Оборот первый
Шрифт:
Толстяк высыпал клочки договора в стоящую на столе пепельницу, извлёк из кармана штанов зажигалку размером с кулак и чиркнул выпирающим из нее колесом. Вспыхнул огонёк — по сравнению с зажигалкой, крохотная искра. Толстяк поднёс его к лежащим в пепельнице клочкам. Те послушно загорелись.
Я смотрел на пламя. Толстяк выжидающе смотрел на меня.
— Её высочество молода и неопытна, — с нажимом сказал он. — Порой ей свойственно совершать необдуманные поступки. И мы решили обратиться к вам — как к человеку, несомненно, более серьезному и здравомыслящему.
— То есть, с глаз долой из сердца вон? — сообразил я.
— Да, что-то в этом роде.
— А если я не соглашусь?
Толстяк развел руками:
— Я прямо сейчас арестую вас за попытку поджога, — и кивнул на пепельницу.
Я не сразу сообразил. А сообразив, заржал.
— Круто! А наши-то балбесы всё, будто в каменном веке: наркоту подбрасывают. Как дети, ей-богу.
— Это вынужденная мера, — отрезал толстяк.

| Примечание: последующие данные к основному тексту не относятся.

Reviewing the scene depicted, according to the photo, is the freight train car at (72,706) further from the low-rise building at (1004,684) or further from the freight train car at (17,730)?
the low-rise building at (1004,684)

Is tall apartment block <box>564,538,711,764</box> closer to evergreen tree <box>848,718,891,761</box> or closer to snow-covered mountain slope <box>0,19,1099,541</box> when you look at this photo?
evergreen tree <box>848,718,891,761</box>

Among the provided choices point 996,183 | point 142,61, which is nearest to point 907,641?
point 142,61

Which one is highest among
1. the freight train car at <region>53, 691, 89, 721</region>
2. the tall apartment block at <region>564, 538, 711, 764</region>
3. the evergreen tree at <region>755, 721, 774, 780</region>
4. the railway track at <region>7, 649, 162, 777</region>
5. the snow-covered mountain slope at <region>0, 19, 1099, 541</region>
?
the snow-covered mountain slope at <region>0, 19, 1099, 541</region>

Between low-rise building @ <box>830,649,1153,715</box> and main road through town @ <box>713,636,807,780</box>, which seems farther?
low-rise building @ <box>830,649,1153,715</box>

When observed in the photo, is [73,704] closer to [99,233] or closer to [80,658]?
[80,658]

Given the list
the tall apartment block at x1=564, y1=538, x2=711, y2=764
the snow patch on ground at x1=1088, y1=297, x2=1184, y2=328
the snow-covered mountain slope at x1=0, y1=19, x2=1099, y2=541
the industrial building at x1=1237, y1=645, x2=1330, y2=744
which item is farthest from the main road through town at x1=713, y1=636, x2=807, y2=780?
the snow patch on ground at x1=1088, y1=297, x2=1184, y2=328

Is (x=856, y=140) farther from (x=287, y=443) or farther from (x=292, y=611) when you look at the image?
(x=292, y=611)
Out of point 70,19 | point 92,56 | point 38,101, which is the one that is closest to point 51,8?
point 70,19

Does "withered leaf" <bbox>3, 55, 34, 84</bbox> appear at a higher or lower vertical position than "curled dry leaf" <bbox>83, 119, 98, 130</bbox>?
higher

— То есть, мне у вас даже чаю не попить?
— Чаю? — Толстяк поднял брови.
— Анекдот, — махнул рукой я, — забей. Пожрать не дадите, спрашиваю? В семь часов ужин обещали.
— Я провожу вас в отдельные покои. Ужин подадут прямо туда.
— Это чтобы я в столовке протрепаться не успел? — сообразил я. — А зачем в покои? Почему не сразу в космопорт или в портал?
— Траффик, — грустно сказал толстяк, — везде огромные скопления народа. Дороги забиты, у порталов и в космопорте не протолкнуться.
— А их величество не по выделенке ездит, что ли? Я бы прокатился.
— По выделенке? — Толстяк снова поднял брови. — Не понимаю, простите. Суть та, что уехать прямо сейчас вы не сможете. Завтра утром, когда объявят начало состязаний, дороги опустеют, и мы с полным комфортом доставим вас к месту назначения.
— А компенсацию за моральный ущерб? — Диана, оказывается, успела серьёзно на меня повлиять.
— Разумеется. Тысяча нимиров.
Я скривился, изображая, сколь ничтожна озвученная сумма.
Толстяк набычился:
— Сколько вы хотите?
Человек, всё-таки, странное существо, думал я, шагая за толстяком. Если бы ещё утром мне сказали, что есть железная отмазка для того, чтобы смыться из этого женихового дурдома, до потолка бы прыгал. А сейчас почему-то обидно. И ведь не то, чтобы мне прям до зарезу сдалась их принцесса — прямо скажем, видали девчонок посимпатичнее. Но толстяк сказал «обломись», и заело. И сразу принцесса вполне ничего, и как-то грустно за неё, что с неодобренным его величеством парнем даже потрепаться не дают. Ну, и в целом права покачать охота — что за несправедливость-то?!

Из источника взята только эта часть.